9.24.2008

The pure products of America / go crazy.

And let's suppose for a moment we, I, do try to get free and fly off from that common morass the heart is so prone to settling in. Let's say this is more than just an exercise in literature, tarting up the corpse so it won't look quite as dead and we may admire it before closing the casket. Let's say I'm serious, let's say I'm working in the only ungoverned zone left to us; ideas as tangible agents of change. The age of philosophical and artistic manifestos is long over, and no matter how you slice it they were just another set of boundaries in novel costumes; we, the undersigned artists, exclude any vision not compatible with our own, and vow to slump into complacent old age once we've replaced our predecessors as the established brand-name of innovative thought. We have the formula, and we're locking it in the vault.

Is the entire aim of beginning to work the promise that we'll eventually reach an end? What end is there to reach when what we apply ourselves to isn't a product we can place on the market, when we step outside the arena of profit and loss, when there is no criterion against which we can measure how far we've come?

I wanted to be a writer. More specifically, I wanted to be a great writer, but I never asked myself why. Here in America we have a mania for producing, we're nothing without evidence of our usefulness to society at large, various slips of paper bearing large numbers and a string of polished bullet points. The money in the bank, the manuscript in the drawer we're sure will make us the next overnight sensation, the portfolio we rest our fate on, tidy columns reassuring us that all this will be worth it in the end; these things tell us that we exist, that there is reason and an order we can follow if we apply ourselves with a single-mindedness. I had my own work to do, a sense of purpose attached to my own slips of paper and the promise of some measure of success I believed they contained.

But I didn't know what form I expected that success to take. I was published a few times, in some small magazines, and that was pleasant. I participated in readings and workshops, I went to school briefly, I learned how to learn, I was on the right track. Sometimes I was satisfied with what I made, most times not, but as I had been told all writers feel this way I was undeterred. I had a product, I was producing myself through my writing.

This is the point in the story where I'm supposed to say that I was a colossal failure and couldn't understand why, or that I was a great success and was disheartened by the futility and emptiness behind the great machine that is the world of publishing. I was neither of those things. What I did was realize I had a desire that I had channeled into writing, but that writing couldn't possibly contain. And if writing wasn't the answer, then all of the trappings associated with it certainly weren't what I was after. I could go on to achieve my mature style, get a grasp on my subject-matter, maybe become part of a scene with like-minded people, or failing all that I could give up writing forever and get a real job. I chose neither.

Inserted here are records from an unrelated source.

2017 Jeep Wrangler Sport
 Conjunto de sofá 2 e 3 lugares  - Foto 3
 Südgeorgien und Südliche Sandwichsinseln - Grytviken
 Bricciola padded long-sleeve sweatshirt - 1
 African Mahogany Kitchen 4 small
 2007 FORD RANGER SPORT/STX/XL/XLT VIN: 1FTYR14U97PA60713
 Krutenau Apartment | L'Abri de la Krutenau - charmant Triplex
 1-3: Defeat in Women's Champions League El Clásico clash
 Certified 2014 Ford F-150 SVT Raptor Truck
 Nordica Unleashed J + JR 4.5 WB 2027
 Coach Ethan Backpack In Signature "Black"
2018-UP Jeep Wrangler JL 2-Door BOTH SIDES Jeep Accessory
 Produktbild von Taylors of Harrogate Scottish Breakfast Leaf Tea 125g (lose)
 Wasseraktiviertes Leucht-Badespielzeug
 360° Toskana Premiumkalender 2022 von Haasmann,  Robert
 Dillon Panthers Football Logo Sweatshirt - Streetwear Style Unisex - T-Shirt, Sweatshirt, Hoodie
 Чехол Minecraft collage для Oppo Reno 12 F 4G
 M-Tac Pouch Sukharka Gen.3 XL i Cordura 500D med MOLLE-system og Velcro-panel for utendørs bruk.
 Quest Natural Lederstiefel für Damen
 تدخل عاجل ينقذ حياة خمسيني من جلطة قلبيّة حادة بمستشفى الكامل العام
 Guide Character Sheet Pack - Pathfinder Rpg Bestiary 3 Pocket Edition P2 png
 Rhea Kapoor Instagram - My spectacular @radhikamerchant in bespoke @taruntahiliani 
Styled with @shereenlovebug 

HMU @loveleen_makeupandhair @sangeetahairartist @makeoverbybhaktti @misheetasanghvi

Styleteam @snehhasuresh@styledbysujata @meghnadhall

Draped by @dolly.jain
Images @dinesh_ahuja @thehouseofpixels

There is no end to this story, and there is no end to the desires that don't tell us why they belong to us. We all have our own, and it's the lacunae in all of them--the missing text in those slips of paper that stack up to simulate a life, what is left to die outside the closed doors of the manifesto, the spaces we're left to fill in once we recognize we're not seeing the whole picture--that I'm trying to take the measure of. This might not be so productive; it's certainly maddening. William Carlos Williams wrote:

It is only in isolate flecks that
something
is given off

No one
to witness

--and moving towards that elusive "something", out of order, without a terminus, is the work of a lifetime.